•Sortie France le : 12 janvier 2022 __ Vu le : 19 janvier 2022 •Synopsis et bande-annonce : ouistreham (via Memento Distribution/YouTube) •Chronique :
– Chronique d’un spectateur qui n’a pas lu le livre –
L’implacable administration face à la détresse de personnes dont elles dépendent — Elles, Eux — Nous …
« Il s’est passé quoi pendant ces 23 ans ? »
Quand on sait à qui la question est posée, il est difficile de ne pas se remémorer une partie de la vie de la concernée, le sujet du film n’étant pas sur ce thème, passons !
Agent d’entretien, femme de ménage et non plus technicien de surface, « un métier qui a de l’avenir, » car « non délocalisable, » oui du cynisme peut se dégager de ce constat qui semble justifier trop de choses malsaines.
Caen. En immersion. Récit d’une journaliste qui s’est fixé pour objectif de « Rendre visible « Les Invisibles » : – « Les Invisibles, je veux les rendre visibles » –, nous participons à l’elaboration de son livre qui vise à dénoncer le travail précaire, en suivant son parcours et en écoutant les relevés de situations, de contextes qu’elle constate.
Film bienveillant, comme l’action, le montage du film, ses personnages de tous âges, leurs conditions et situations de vie, tout est présenté de façon simple, au plus juste, zéro pathos, Ouistreham se regarde en attisant notre curiosité tout en créant en nous un certain malaise devant les situations délicates presentées.
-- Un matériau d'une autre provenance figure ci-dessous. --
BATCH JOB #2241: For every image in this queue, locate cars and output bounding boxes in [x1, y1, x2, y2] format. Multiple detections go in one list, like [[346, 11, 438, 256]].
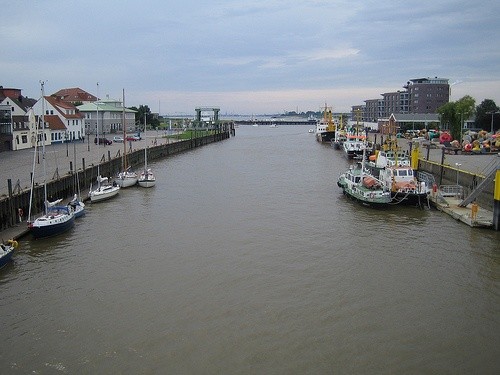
[[126, 135, 137, 142], [113, 136, 124, 142], [134, 135, 142, 140]]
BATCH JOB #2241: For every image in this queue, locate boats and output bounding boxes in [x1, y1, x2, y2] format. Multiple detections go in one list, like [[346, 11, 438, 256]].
[[0, 237, 19, 267], [308, 101, 430, 210], [270, 124, 278, 128]]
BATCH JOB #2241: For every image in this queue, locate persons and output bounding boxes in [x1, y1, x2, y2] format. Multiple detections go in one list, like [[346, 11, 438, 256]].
[[18, 208, 24, 222], [452, 140, 458, 155]]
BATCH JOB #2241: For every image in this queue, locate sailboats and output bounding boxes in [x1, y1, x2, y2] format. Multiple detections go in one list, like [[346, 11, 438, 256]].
[[63, 163, 86, 218], [86, 82, 121, 203], [115, 88, 140, 188], [17, 79, 76, 237], [136, 112, 157, 188]]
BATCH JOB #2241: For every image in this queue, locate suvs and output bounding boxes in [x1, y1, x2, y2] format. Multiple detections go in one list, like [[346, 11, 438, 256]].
[[93, 137, 113, 146]]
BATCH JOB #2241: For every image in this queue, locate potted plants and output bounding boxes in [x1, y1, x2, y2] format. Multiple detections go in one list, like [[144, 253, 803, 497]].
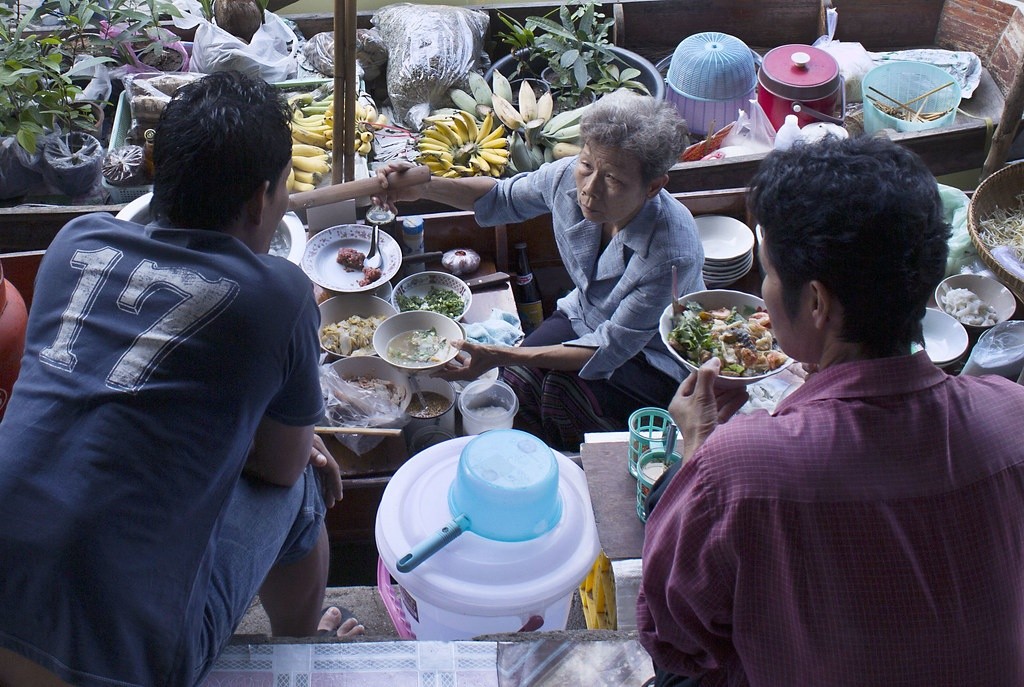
[[482, 2, 667, 141], [0, 0, 188, 192]]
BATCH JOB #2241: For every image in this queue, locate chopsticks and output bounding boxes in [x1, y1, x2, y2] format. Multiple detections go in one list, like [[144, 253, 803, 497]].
[[866, 81, 954, 123]]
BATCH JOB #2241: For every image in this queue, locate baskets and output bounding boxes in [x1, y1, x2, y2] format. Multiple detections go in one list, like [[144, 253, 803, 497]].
[[967, 162, 1024, 304], [862, 62, 962, 135], [667, 32, 758, 102], [664, 83, 756, 135]]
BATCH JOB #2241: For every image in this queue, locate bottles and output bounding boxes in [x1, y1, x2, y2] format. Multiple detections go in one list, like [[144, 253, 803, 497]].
[[513, 242, 544, 335], [364, 204, 398, 245], [773, 114, 802, 151], [142, 128, 157, 181], [398, 216, 426, 281]]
Dès son début et tout du long, ce film n’épargne pas son public en lui assenant des vérités qui seront bien parlantes à bon nombre.
Les situations, les propos, attitudes, présentation de cas qui font comprendre à quel point dans ce corps de métier, les employé.e.s sont du jetable ou de l’interchangeable surtout quand le patron négocie ses contrats sans tenir compte de la pénibilité des tâches à effectuer.
Comment vous dire cela de façon très concise. Ouistreham, il n’y a rien à enlever ou à ajouter. Ce film est très bien fait, très parlant, il n’y a pas de filtres pour édulcorer les situations de détresse sociale de certaines personnes, pas d’enjolivement non plus pour les instants de vie heureuse.
Dépouillé et direct, il est excellement bien porté par une Juliette Binoche très bien entourée d’interprètes qui pour certains incarnent leur propre rôle.
Un ferry. 230 chambres. 4 minutes par chambres et cela doit être nickel.
Ouistreham au-delà de la véracité de l’ensemble qui sans douter amènera certains à relativiser des petits tracas sans importance dans leur métier, le film fait de plans très éloquents sur des visages et des lieux, montre surtout les liens qui se créent entre des personnes qui ont des rêves, des personnes comme prisonnières d’un système dont les barbellés sont invisibles.
Pas vraiment saisissant, mais Ouistreham à sa manière est un film captivant et impitoyable. Profond et sincère, tout cela en évitant de jouer sur l’apitoyement et le misérabilisme, il s’échine à être efficace.
Film qui met en lumière un corps de métier composé de personnes nommées « Les Invisibles » alors que sans elles, bah ce serait très compliqué, il offre aussi l’occasion d’apprendre l’élaboration de ce type d’écriture, l’écriture de livres issus d’une enquête en totale immersion, celle où le-la journaliste, l’enquéteur ou enquétrice, effectue leur métier en s’impliquant et en respectant leurs sujets, ce en toute en connaissance de cause des dommages collatéraux de leurs mensonges quand ils seront révélés.
La France qui se lève tôt ou qui se couche tard, celle faite de personnel essentiel non considéré, ce film coup de poing qui réhabilite des travailleuses et travailleurs de ce corps de métier en les montrant sous un autre visage est un film social utile, un film hommage touchant. Bonne toile !
- Adaptation cinématographique du livre « Le Quai de Ouistreham » (2010) de la journaliste, grand reporter et écrivaine Florence Aubenas.